Thus, the grants distributed in 2007 by MSCRF reflected this belief.  Out of 24 grants, 11 went to projects using hESCS, or 45%.  Only 4 grants were given to research projects centering on adult stem cells.  The 11 hESC research projects received $5.2 million while the 4 adult stem cell projects received less than half that - a mere $2.4 million.

But over the years, this pattern began to shift, with an increasing share of grants going to non-embryonic stem cell research (such as adult and induced pluripotent stem cell research) and fewer to hESC research projects.

By 2010, this new pattern displayed a decisive turn away from hESCR and towards ethically non-contentious, non-embryonic stem cell research.  Funding for non-embryonic stem cell research outstripped funding for hESCR 10 to 1, with the former receiving $9.9 million and the latter just over $1 million.  This pattern will likely continue for as long as MSCRF continues to distribute grants, as those distributed in 2016 once again shows.
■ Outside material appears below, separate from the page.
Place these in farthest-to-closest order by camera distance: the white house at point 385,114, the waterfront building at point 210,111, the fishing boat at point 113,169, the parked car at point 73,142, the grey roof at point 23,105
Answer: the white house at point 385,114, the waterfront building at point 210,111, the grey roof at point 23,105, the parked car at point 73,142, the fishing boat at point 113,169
In the early years of the public policy debate over funding for hESCR, numerous researchers affiliated then and now with Johns Hopkins testified before Congress on the superiority of such research over all others to advance the goals of regenerative medicine and on the urgent need to expand federal funding for it.

Over the years, Maryland’s pattern of funding for stem cell research would seem to indicate that there has been a clear change of mind on this.  And Maryland is not alone on this -- as this blog has noted before (here, here, and here), California’s Institute for Regenerative Medicine – the nation’s largest funder of stem cell research outside the federal government  -- has also over the years shifted more and more of its grants to non-embryonic stem cell research as well.

These shifts in grant making by Maryland and California seem to indicate, at the very least, that hESCs can no longer be claimed as the “gold standard” for stem cell research and providing therapeutic benefits to patients.  That claim now belongs to research using ethically non-contentious, non-embryonic stem cells.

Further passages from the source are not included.